There does not seem to be a week that goes by without an NHS (National Health Service) patient safety crisis hitting the headlines and this has been the case for many years. Major public inquiry reports into patient safety and health quality failings are published. Recommendations are made, and then another crisis event follows soon afterwards spawning yet other reports, broadly saying the same thing.
The NHS has built up a huge back catalogue of inquiry reports into patient safety crisis’s, spanning decades containing a lot of deep thinking, useful analysis and valuable recommendations. Analysing present and past patient safety crisis inquiry reports is a very useful educational exercise and can help inform future policy development in the area. Some of the seemingly intractable, stubbornly persistent patient safety problems that beset the NHS, both past and present are identified and discussed. Revisiting reports and analysis can also refresh our perspective on patient safety issues and provides an information bedrock on which we can base change.
Patient safety inquiry reports also provide a momentum for change through their recommendations which the government of the day can accept or reject.
New Patient Safety Public Inquiry
The Department of Health and Social Care (DHSC) announced on 6th June 2019, a new independent inquiry, investigation into the serious incidents at Liverpool Community Health NHS Trust between 2010-2014. The Guardian newspaper report of the announcement contains some very worrying figures:
“Ministers have ordered an inquiry into evidence that an NHS trust failed to properly investigate 150 patient deaths and 17,000 incidents in which patient safety was put at risk. The investigation is the latest in a series of inquiries into the care provided by Liverpool Community Health (LCH) NHS Trust. They all found serious problems including shoddy treatment, bullying and failures of leadership.”
The investigation will be conducted through three stages which are described in the DHSC announcement. The inquiry will seek to identify individual serious patient safety incidents that were not reported or adequately investigated. Undertake a series of historical mortality reviews. At stage 3 the inquiry will fully investigate incidents identified in stages 1 and 2. The inquiry will determine the scale of patient harm and identify local and national lessons to be learnt from the events.
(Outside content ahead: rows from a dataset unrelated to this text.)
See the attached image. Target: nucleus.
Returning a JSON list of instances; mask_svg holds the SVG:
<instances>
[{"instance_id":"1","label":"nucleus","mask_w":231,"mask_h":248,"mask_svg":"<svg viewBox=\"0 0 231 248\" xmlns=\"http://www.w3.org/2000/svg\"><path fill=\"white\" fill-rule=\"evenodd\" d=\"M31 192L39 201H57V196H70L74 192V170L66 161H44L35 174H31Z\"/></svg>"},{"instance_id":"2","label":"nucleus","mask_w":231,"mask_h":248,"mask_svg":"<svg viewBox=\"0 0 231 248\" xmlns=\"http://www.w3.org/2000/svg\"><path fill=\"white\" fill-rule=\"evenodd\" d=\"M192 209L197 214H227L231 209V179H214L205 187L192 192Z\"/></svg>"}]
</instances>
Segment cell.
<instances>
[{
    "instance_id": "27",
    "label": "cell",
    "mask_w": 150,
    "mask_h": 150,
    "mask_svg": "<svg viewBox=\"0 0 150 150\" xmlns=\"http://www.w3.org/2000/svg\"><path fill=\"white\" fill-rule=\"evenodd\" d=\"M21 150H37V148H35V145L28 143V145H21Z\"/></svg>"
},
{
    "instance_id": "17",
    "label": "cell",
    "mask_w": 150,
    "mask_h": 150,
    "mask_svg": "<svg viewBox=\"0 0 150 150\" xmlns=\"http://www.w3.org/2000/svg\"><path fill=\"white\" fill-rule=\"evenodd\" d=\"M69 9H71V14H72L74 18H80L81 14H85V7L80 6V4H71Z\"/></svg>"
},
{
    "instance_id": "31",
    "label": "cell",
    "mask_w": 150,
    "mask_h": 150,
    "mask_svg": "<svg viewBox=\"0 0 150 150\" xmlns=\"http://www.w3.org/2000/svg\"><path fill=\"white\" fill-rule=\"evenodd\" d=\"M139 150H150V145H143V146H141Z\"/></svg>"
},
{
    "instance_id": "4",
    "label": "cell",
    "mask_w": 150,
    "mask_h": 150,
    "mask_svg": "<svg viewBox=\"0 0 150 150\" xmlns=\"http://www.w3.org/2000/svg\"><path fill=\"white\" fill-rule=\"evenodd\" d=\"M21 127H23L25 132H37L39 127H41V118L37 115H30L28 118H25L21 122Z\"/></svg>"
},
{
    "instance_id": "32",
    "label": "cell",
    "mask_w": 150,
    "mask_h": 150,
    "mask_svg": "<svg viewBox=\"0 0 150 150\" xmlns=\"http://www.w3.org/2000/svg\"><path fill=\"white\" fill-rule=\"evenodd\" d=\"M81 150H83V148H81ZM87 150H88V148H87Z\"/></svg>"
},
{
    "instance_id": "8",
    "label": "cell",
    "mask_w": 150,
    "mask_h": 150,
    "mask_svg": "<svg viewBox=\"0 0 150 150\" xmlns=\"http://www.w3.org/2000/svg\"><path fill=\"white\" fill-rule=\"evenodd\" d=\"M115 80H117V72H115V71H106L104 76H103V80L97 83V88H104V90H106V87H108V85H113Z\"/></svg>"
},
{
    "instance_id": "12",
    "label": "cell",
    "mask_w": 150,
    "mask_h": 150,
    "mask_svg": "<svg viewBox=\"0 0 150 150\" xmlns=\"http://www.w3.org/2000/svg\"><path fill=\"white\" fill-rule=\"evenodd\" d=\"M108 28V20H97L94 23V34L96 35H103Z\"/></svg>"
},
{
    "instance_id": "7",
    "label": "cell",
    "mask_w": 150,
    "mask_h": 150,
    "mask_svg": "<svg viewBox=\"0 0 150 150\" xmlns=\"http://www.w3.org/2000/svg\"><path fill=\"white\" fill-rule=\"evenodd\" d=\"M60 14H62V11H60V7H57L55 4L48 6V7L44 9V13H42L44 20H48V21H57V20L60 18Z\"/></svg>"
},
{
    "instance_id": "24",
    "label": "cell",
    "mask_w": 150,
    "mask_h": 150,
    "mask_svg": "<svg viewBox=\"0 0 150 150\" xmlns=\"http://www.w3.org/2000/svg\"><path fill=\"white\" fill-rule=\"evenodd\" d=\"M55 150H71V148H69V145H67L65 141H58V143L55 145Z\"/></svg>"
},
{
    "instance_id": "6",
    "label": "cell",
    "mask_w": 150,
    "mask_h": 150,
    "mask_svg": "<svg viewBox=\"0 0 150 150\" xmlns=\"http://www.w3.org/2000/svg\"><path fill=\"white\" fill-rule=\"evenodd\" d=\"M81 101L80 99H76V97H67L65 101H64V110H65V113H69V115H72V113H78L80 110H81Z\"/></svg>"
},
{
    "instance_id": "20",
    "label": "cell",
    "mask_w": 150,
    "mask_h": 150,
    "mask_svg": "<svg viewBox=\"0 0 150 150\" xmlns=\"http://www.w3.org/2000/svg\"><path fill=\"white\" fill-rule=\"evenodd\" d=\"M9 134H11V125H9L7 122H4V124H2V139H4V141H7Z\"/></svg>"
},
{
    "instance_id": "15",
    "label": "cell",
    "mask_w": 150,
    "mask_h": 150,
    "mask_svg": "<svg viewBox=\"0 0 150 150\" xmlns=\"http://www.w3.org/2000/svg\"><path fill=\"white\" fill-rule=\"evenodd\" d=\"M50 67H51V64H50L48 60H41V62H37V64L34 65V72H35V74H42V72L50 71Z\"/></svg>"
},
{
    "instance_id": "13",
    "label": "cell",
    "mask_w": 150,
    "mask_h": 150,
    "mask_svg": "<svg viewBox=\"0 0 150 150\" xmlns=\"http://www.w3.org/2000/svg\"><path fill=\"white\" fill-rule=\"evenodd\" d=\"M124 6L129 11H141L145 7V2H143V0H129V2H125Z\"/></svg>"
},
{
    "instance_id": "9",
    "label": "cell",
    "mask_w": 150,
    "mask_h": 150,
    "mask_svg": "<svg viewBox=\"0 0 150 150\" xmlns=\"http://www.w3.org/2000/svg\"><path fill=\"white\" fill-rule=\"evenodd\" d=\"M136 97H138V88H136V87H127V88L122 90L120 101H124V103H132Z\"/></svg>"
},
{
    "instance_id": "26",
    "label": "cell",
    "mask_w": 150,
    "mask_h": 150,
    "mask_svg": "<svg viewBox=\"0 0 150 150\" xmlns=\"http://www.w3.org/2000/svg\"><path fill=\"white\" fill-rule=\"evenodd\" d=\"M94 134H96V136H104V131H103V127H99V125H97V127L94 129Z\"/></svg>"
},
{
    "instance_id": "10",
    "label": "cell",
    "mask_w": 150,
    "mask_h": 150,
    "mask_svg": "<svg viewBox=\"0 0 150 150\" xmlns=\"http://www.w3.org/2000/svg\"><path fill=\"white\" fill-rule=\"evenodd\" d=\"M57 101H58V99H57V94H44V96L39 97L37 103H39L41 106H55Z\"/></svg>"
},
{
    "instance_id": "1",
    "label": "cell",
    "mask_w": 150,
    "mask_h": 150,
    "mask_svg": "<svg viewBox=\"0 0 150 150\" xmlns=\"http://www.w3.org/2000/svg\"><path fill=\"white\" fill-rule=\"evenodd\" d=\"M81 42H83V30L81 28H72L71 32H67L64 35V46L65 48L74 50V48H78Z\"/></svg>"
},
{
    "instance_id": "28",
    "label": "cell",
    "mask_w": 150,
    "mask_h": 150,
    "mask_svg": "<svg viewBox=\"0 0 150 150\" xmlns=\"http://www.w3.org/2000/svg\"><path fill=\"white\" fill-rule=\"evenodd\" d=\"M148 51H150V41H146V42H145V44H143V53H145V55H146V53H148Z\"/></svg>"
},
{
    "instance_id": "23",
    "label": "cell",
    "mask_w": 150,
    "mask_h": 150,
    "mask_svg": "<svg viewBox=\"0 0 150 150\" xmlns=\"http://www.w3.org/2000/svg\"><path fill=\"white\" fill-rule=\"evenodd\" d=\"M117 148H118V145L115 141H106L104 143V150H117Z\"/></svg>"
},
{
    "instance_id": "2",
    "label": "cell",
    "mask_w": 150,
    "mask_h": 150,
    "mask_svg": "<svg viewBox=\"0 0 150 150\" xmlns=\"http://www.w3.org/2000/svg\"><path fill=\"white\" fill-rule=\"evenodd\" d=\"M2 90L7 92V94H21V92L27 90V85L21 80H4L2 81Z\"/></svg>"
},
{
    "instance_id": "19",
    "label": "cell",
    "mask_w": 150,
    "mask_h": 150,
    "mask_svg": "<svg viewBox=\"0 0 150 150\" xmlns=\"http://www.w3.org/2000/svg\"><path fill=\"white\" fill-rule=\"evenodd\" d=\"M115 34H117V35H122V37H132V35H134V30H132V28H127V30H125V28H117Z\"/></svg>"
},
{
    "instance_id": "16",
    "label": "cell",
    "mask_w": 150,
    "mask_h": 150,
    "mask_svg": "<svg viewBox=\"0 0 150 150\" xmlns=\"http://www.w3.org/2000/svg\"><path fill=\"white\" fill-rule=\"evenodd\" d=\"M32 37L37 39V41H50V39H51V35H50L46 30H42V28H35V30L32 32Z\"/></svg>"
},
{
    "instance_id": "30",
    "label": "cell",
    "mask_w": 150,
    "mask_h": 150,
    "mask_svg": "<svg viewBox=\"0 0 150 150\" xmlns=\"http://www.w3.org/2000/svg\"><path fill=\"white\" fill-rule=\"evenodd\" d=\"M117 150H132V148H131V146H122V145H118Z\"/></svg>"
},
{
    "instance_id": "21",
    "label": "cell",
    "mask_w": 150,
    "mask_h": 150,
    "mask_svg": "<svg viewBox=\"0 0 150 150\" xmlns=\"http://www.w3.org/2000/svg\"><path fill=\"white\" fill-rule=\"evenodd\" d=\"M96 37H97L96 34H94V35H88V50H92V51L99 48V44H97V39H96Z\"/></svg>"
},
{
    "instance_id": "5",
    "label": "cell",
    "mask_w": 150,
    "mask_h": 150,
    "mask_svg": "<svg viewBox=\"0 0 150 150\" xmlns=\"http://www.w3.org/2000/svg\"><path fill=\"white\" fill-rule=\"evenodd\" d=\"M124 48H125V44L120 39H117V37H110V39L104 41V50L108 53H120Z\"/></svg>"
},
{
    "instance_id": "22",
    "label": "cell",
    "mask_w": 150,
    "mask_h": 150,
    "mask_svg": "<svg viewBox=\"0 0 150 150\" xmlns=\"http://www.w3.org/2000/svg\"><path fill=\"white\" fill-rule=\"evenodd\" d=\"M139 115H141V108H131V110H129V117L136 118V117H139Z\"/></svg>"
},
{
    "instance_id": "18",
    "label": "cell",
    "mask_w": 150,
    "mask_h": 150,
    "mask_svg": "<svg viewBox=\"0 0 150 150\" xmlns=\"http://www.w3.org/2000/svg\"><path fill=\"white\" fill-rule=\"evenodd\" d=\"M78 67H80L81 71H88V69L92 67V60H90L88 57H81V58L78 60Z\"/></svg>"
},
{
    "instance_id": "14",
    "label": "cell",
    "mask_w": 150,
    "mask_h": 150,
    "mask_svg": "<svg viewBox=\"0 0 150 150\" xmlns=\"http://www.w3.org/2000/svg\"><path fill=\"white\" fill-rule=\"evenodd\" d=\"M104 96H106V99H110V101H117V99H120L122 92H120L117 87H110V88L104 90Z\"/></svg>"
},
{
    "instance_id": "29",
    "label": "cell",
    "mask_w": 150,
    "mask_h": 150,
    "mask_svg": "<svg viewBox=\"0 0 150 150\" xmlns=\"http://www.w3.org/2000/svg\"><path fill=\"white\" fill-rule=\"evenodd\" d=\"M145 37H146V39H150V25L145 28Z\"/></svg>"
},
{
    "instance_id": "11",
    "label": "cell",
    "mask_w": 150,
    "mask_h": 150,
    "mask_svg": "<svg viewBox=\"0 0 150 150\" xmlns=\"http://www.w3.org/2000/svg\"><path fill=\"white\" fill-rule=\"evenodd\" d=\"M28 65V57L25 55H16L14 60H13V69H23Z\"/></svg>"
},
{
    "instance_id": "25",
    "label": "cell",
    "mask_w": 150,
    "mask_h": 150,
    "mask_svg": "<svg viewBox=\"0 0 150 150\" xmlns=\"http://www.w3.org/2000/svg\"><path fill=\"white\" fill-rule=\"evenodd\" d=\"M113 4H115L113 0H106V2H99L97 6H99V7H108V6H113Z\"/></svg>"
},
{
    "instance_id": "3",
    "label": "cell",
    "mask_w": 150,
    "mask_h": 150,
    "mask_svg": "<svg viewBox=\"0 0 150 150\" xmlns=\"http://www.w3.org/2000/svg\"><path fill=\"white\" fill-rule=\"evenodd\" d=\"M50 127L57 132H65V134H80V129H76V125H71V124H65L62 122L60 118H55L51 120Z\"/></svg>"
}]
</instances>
This will be the second into Liverpool Community Health conducted by Dr Bill Kirkup.The first Kirkup report published in 2018 found serious dysfunctionality in the trust (health care organisation):
“Demoralised staff were badly treated and sometimes bullied, and there was a failure of nursing management and HR procedures. Serious incidents causing patient harm were not reported, not investigated and lessons not learned. The result was unnecessary harm to patients. (p7)”.
Recurrent learning points
Recurrent learning points found will no doubt be the need to maintain safe staffing levels, good leadership and staff management practices. No bullying, good patient caring and not focusing inordinately on financing. Putting patients first, reflective and safe practice, improve communication skills at all levels, avoiding defensive attitudes when things go wrong and so on.
Reviewing patient safety crisis inquiry reports
We do need to develop much more of a sense of NHS patient safety history and to not always follow the seemingly innate and intractable NHS tendency to reinvent the wheel when there are already existing intelligence and solutions existing in current and past patient safety inquiry reports. Reading reports of patient safety inquiries is a practice to be encouraged and can help advance both national and global patient safety agendas.